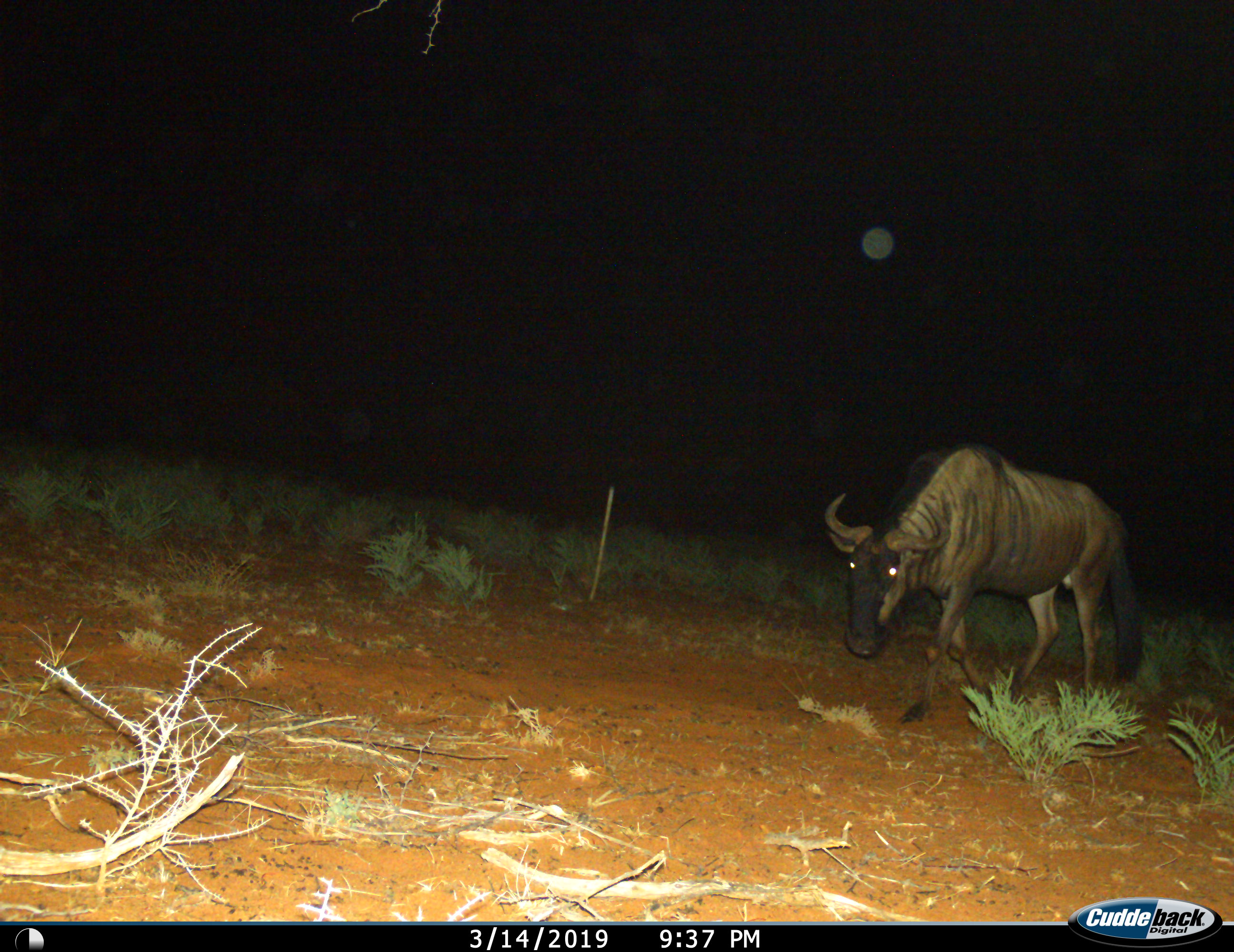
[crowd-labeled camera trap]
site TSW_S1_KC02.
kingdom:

───

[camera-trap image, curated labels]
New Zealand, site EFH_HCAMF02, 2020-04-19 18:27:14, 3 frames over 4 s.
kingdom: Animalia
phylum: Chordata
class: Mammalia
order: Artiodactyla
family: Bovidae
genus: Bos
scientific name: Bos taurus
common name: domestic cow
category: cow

───

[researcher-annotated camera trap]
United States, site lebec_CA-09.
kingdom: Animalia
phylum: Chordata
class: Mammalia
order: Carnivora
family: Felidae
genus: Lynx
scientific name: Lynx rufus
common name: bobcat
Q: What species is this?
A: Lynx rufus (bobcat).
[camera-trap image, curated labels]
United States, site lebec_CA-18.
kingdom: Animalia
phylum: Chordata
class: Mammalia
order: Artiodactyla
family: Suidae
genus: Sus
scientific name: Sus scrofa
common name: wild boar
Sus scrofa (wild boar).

───

> **Assignment**
Whenever "United" occurs in a line of the entries, copy that line.

> **Answer space**
United States, site lebec_CA-09.
United States, site lebec_CA-18.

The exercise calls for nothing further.